--- GOAL OF THE EXERCISE ---
From the article below on Microsoft's Azure cloud strategy, return the passage starting at "It seems that" and ending at "or current vendor.", copied word for word.

--- EXCERPT PROVIDED ---
As Azure struggles to differentiate itself from Amazon's AWS platform and Google's Web offerings, Microsoft seems to be leveraging its past acceptance in the enterprise developer and channel community to move its cloud computing strategy forward.
That strategy emphasizes hybrid cloud computing, which combines different aspects of public and private clouds. One of the major tools in this strategy is Azure Site Recovery (ASR). It allows the replication of existing AWS or VMware workloads in Azure.
Gurav Daga, Microsoft's ASR program manager, put it this way in a statement: "ASR, with its ability to protect Hyper-V or VMware virtual machines and physical machines, is a unified solution for workload-aware disaster recovery and protection of your heterogeneous and hybrid IT environments."
It seems that Microsoft is also trying to make Azure migration simple with this "recovery" tool, which is able to suck up your existing workload configuration into Azure, regardless of the form or current vendor.

--- ENTRIES SHOWN ---

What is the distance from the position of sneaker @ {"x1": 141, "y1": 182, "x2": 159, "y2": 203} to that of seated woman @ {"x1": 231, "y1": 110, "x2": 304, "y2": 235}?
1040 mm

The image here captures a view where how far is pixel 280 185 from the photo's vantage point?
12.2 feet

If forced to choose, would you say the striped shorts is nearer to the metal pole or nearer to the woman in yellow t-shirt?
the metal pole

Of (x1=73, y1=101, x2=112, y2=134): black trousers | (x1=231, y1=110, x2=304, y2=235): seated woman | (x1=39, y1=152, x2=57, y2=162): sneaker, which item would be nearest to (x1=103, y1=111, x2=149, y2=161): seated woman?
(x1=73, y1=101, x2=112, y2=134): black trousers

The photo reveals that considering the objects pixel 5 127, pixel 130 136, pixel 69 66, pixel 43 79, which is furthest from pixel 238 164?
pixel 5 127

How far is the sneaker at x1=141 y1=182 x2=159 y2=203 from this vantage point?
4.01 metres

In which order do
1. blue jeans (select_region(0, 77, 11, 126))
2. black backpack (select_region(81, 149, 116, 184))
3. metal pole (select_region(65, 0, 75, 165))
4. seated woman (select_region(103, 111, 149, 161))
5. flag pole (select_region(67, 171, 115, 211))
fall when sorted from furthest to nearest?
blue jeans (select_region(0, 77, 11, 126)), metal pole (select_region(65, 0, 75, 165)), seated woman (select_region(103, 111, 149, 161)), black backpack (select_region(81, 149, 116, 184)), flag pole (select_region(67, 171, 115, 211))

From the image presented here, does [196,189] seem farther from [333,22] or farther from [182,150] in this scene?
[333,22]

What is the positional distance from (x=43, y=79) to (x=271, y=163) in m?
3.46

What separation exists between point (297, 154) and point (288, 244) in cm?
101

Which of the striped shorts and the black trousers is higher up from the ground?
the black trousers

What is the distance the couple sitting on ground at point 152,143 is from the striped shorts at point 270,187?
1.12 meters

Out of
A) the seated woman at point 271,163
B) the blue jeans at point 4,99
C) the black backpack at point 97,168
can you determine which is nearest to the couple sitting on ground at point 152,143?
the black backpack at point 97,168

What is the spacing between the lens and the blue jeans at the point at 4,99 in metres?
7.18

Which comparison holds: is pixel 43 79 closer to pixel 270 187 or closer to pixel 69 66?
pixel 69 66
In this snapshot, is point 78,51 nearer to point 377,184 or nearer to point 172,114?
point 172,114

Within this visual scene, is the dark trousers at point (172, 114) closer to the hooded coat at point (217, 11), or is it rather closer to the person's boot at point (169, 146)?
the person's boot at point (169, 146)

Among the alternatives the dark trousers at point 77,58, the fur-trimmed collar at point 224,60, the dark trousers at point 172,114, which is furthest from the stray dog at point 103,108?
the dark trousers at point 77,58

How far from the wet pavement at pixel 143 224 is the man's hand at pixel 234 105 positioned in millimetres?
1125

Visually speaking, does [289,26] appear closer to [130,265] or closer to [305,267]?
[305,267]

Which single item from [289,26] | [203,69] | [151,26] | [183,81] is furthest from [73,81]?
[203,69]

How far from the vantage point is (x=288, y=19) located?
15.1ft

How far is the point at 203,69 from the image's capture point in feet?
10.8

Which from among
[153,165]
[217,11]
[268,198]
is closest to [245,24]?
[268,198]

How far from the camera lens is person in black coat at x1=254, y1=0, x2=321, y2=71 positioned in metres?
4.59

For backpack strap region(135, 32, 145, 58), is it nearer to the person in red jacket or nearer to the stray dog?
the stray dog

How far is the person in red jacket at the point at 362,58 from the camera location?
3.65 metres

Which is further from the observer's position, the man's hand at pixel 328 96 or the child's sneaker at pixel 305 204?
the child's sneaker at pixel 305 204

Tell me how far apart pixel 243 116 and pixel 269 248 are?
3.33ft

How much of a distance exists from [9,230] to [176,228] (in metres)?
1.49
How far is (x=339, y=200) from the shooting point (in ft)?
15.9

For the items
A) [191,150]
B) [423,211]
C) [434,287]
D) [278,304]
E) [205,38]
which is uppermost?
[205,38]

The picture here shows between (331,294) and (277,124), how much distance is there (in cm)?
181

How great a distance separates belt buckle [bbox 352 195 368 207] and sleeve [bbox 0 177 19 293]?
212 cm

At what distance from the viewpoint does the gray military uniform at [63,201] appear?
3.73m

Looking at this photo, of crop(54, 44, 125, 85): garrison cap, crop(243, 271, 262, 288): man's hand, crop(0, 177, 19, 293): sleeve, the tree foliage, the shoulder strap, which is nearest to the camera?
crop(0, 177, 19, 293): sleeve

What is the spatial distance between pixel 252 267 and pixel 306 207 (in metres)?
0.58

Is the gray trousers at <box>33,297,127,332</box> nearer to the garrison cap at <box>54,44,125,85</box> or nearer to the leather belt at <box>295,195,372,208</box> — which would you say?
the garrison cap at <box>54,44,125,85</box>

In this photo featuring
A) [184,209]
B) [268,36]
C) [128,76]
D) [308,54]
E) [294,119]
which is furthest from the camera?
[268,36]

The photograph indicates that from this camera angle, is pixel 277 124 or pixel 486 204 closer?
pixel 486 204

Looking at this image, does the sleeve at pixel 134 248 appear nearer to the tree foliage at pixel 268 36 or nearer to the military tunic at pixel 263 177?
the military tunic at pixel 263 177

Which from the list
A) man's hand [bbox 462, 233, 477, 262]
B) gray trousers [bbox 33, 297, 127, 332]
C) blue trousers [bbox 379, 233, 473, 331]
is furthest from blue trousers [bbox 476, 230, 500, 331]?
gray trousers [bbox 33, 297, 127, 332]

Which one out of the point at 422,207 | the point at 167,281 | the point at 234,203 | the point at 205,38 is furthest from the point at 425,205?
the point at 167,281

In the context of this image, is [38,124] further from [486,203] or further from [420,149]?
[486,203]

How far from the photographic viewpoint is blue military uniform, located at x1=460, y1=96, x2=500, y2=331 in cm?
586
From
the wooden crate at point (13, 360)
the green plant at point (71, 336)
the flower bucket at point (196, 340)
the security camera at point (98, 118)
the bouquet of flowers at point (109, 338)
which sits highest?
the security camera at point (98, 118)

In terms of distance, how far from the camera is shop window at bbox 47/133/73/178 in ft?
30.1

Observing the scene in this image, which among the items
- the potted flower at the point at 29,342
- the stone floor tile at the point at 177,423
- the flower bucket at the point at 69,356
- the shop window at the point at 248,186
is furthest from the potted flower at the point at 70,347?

--- WRITTEN SOLUTION ---
It seems that Microsoft is also trying to make Azure migration simple with this "recovery" tool, which is able to suck up your existing workload configuration into Azure, regardless of the form or current vendor.